Make it about them and not you. Don’t spend your presentation time focusing on what you can get out of your meeting; think about what benefit(s) you can provide to them. Your reward will arrive when they buy your product.
Learn to listen. This is such a critical factor in making a successful sales presentation that it really should be the first thing on this list. When sales people do all the talking, they not only bore their prospects, they seldom close the sale. People like to think they are being heard and if you don’t give them to chance to speak, they will know that you’re not listening. Learn the techniques of good listening by doing things like taking notes and paying attention to body language. Be sure to ask questions so you know for sure what your prospect is thinking.

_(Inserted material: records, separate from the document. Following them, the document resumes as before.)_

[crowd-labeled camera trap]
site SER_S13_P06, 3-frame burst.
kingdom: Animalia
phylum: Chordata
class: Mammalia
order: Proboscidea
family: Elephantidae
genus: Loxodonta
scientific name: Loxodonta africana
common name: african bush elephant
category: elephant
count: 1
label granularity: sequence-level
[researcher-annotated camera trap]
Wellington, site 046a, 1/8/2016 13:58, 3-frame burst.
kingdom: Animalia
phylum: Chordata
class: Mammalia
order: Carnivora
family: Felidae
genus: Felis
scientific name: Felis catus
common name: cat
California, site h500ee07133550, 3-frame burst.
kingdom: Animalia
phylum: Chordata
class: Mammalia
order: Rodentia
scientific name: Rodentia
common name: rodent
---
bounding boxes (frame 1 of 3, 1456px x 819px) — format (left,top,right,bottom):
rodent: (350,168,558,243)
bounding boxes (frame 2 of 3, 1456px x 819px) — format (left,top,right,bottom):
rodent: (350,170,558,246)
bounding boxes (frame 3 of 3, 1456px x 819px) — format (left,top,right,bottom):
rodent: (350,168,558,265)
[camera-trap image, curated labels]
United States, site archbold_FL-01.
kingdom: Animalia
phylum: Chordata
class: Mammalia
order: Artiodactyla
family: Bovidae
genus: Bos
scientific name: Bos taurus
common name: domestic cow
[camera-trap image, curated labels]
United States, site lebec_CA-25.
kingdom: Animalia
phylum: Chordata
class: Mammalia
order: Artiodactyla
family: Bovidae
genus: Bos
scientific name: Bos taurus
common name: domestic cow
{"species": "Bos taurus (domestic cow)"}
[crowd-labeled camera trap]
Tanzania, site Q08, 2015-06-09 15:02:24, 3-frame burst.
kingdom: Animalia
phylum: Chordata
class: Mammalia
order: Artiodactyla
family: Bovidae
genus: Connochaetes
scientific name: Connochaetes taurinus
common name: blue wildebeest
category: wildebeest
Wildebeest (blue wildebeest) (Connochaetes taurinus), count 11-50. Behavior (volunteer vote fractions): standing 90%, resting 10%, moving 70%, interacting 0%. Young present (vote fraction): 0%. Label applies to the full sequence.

Do your research prior to your meeting so you can build some rapport with your customer. If you have a friend in common, call them and ask for some background on your prospect – things like if they like sports or travel extensively, etc. If you are cold calling someone, pay attention to details like logos or anything that will enlighten you on what things they enjoy doing and then bringing that into the conversation.
Always use testimonials when they are appropriate. There is nothing better at defeating an objection than being able to use another customer’s experience with the same issue to reinforce that you truly have the answer they are looking for. Testimonials can be a powerful sales tool when used appropriately.
Don’t forget the importance of the follow-up. After you’ve met with a potential customer, be sure to send them a thank you note or social media message. Remember to touch bases with them from time to time for either more business, or the opportunity to do business.
Using these techniques will definitely improve your chances at closing a sale, but you must keep repeating them and learning them until they become second nature in your presentations. A helpful tip is to write out your entire presentation before you give it so you are confident in remembering it all. Learn to develop leading questions that will help to probe your customer’s needs and reactions. Finally, learn to be yourself. No one likes to be confronted with a nervous, insecure person, so practice being natural and likeable with your pitch. You’ll soon discover that selling isn’t nearly as difficult as you once thought.